Sunday, November 23, 2008

So Sick

11-2.

11-2, and not 11 and 2, or november 2nd, 11-2.

Eleven-Two.

Eleven 2 Two.

Is there a greater embarrassment? 

I guess 12-2. 

I've never felt like i was accomplishing less in my entire life. 

True, i love it down here, during the week.

Then, we have to go play teams that toy with us. 

To go on the ice, and dominate.

And then sit on the bench, and continuously watch us get scored on.

Now. I'm not blaming my team for 11-2. 

That's just unfair. 

But it just seems like its been like this all year. 

One time, just one time, how sweet it would taste to win a game against a good team.

It would switch the taste of dry coffee in my mouth to cotton candy.

Just one time.

One time. 

All weekend, I just thought of OU. 

Thought about how they had a home football game, which i think they lost because they're terrible, to akron.

Ohio football is as disgraceful to college football as the Grand Rapids Jr.

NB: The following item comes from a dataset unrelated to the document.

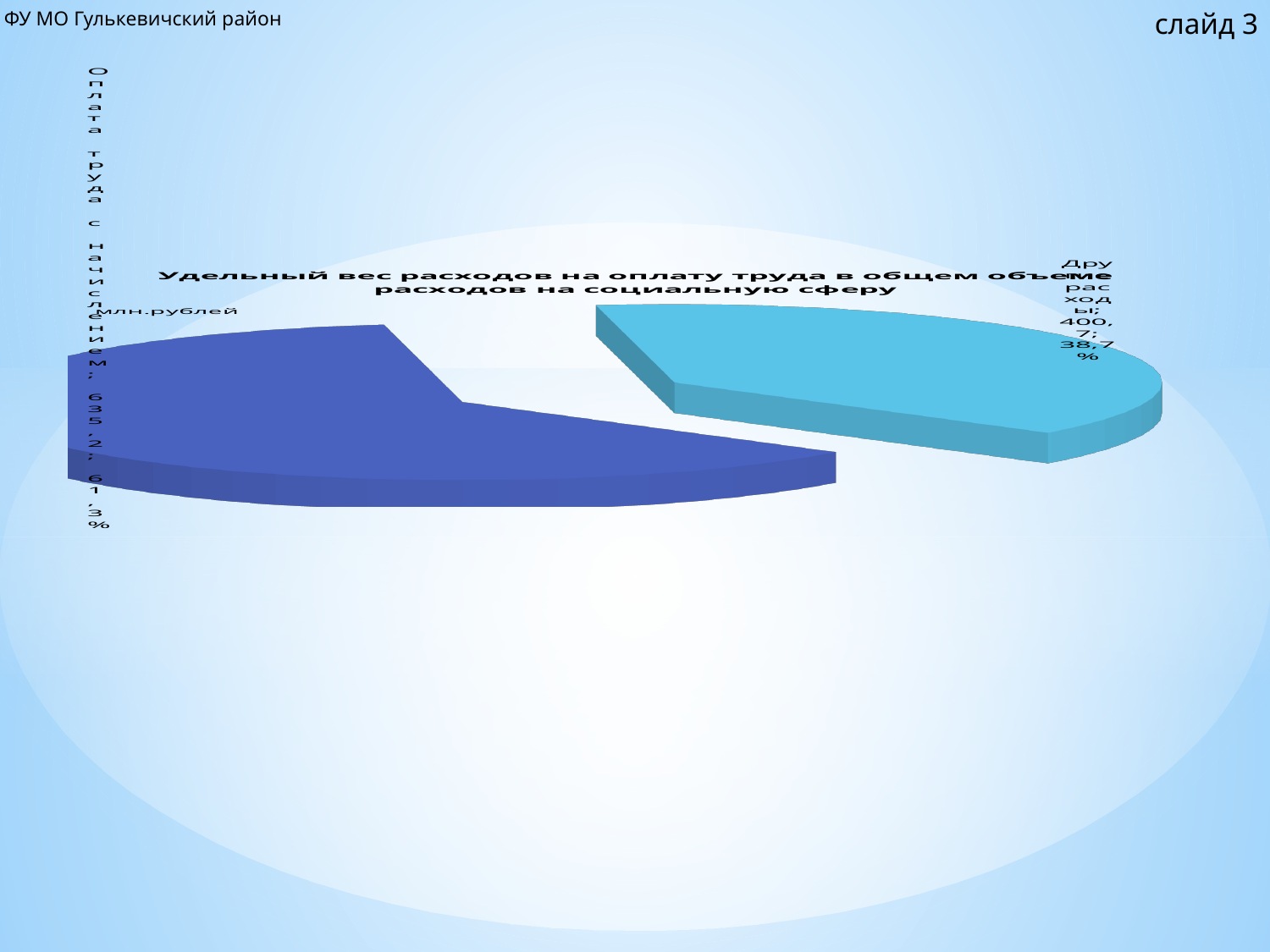
What kind of chart is shown on the slide? pie chart What is the difference between the values for "Оплата труда с начислением" and "Другие расходы"? 234,5 What share of the pie does "Оплата труда с начислением" represent? 61,3% Which slice is the smallest? Другие расходы What share of the pie does "Другие расходы" represent? 38,7% Which is larger, "Оплата труда с начислением" or "Другие расходы"? Оплата труда с начислением How many slices does the pie chart have? 2 What is the value for "Оплата труда с начислением"? 635,2 Which slice is the largest? Оплата труда с начислением What is the title of the chart? Удельный вес расходов на оплату труда в общем объеме расходов на социальную сферу What unit is indicated for the values on the chart? млн.рублей What is the value for "Другие расходы"? 400,7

Owls are to the CSHL.

But i would be attending a great school, hopefully playing hockey, and living the college life.

I've never actually wanted to fast forward time.

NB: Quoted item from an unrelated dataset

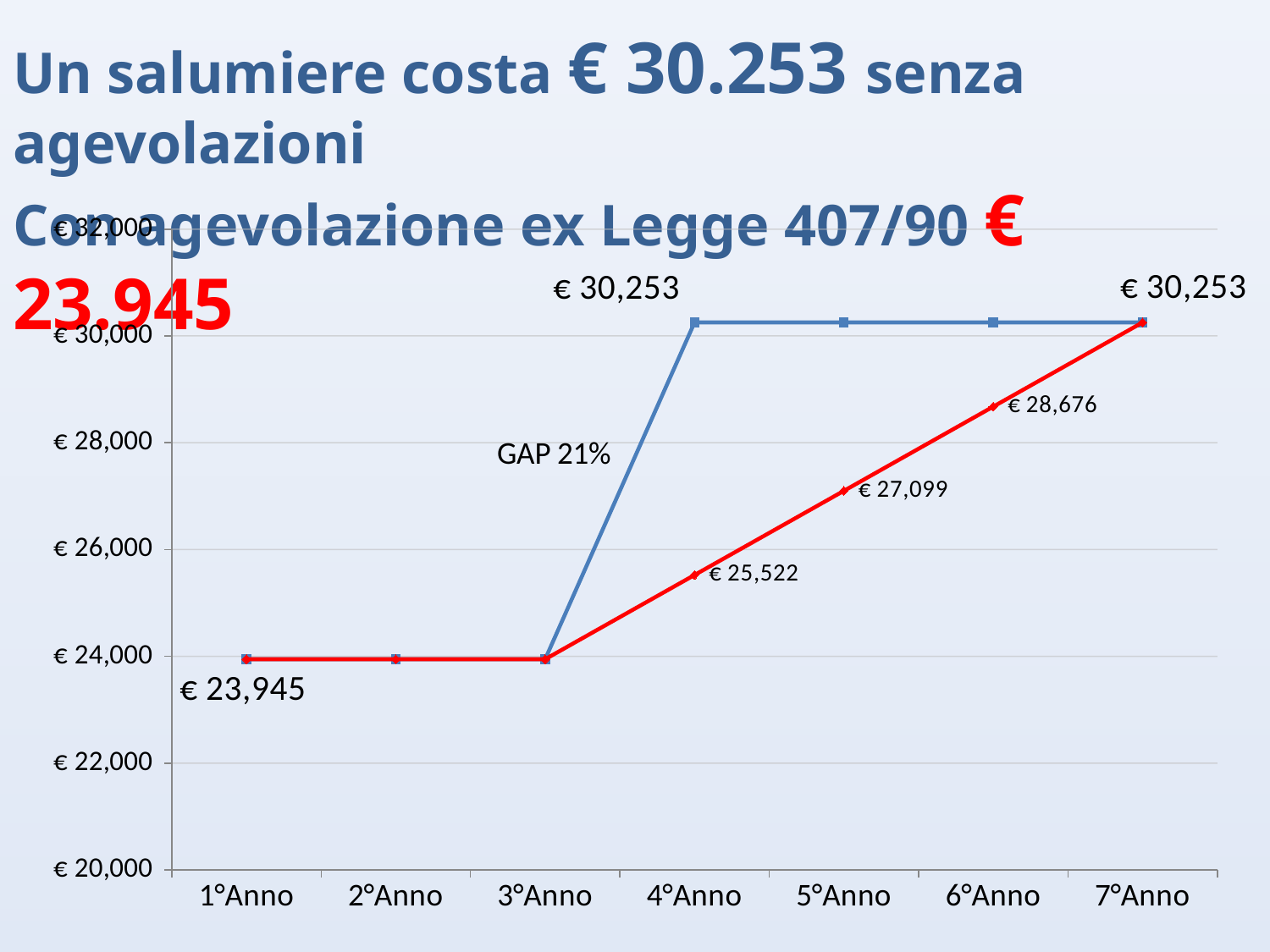
What kind of chart is shown on the slide? line chart What is the value of the red line at 6°Anno? € 28,676 What is the value of the red line at 4°Anno? € 25,522 What is the difference between the blue line and the red line at 4°Anno? € 4,731 How many years (categories) are shown on the x axis of the chart? 7 What gap percentage is annotated between the two lines on the chart? GAP 21% What is the value of the red line at 5°Anno? € 27,099 Is the value of the blue line at 2°Anno greater or less than € 26,000? less What value is labelled at 1°Anno on the chart? € 23,945 What is the value of the blue line at 4°Anno? € 30,253 Does the red line rise or fall from 3°Anno to 7°Anno? rises At 5°Anno, which line has the higher value, the blue line or the red line? the blue line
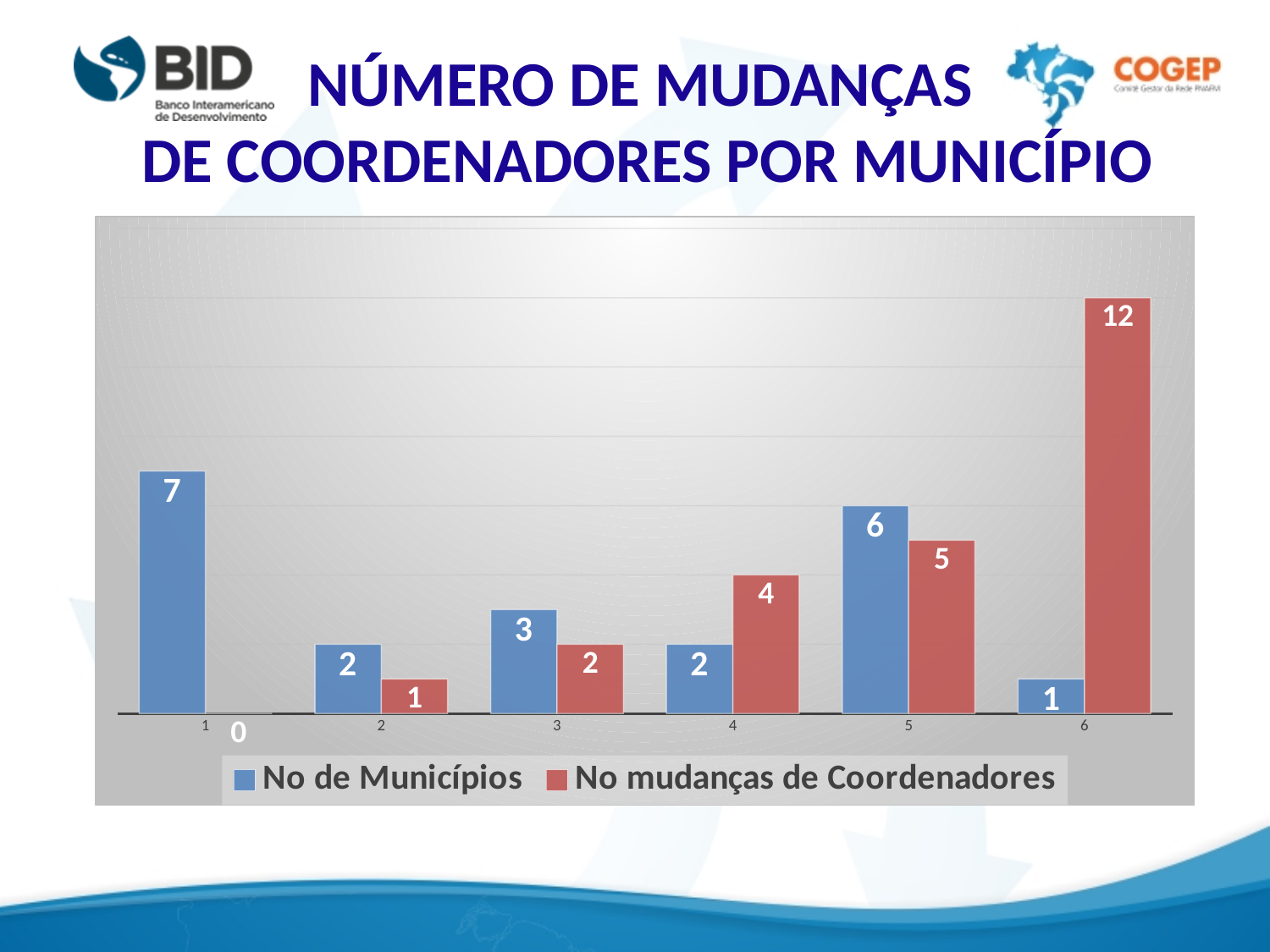
What is the value of 'No mudanças de Coordenadores' for category 6? 12 Which category has the lowest value for 'No mudanças de Coordenadores'? 1 Which colour represents 'No mudanças de Coordenadores' in the legend? red Which category has the highest value for 'No de Municípios'? 1 What kind of chart is shown on the slide? bar chart What is the value of 'No de Municípios' for category 4? 2 What is the difference between 'No mudanças de Coordenadores' and 'No de Municípios' for category 6? 11 What is the value of 'No mudanças de Coordenadores' for category 1? 0 How many categories are shown on the x axis? 6 What is the value of 'No de Municípios' for category 1? 7 For category 5, which series has the larger value, 'No de Municípios' or 'No mudanças de Coordenadores'? No de Municípios How many series does the legend list? 2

Sometimes i have by like a few days, or hours.

But never months. 

God.

Fast forward me to April.

Please. 

So i can see where i end up.

And go home. 

And work.

And work out.

And see my family.

And friends.

And just live.

Leave all this behind.

But until then.

I guess i have to just sweat it out.

Make the best of it.

Somehow.

Maybe it wasn't our coach.

Maybe we'll know later.

I hope.

It can't get any worse.

I hope.

Maybe something will happen.

And this will get turned around.

Maybe.

I think my jersey needs to get a bit heavier.

If you catch my drift.

Maybe someone will see it.

I already do it.

Might as well give me the extra weight.

It won't slow me down.

Rather rule in hell then serve in heaven, right?

If only i could fast forward time.

But i cant.

Cant wait to go home.

And not think about this at all.

Going to be great.








One time.








One time.



1 comment:

Jana said...

Shane-
I am so sad to hear that things are not going as well as you hoped they would. You know the old adage what doesn't kill us makes us stronger? Kind of an extreme statement but I kind of believe it. I've had experiences in my life where I was as disappointed and discouraged as you are right now. And for every single one of them when I looked back later I realized that I was meant to learn something from it. To grow in some way. Are you going through this to become more patient? To learn about perseverance? I don't know what you will learn from this -- and you probably don't either. But I promise you will look back on it some day and see that this was all part of the journey. And getting to OU will be that much sweeter. Hang in there. Love you.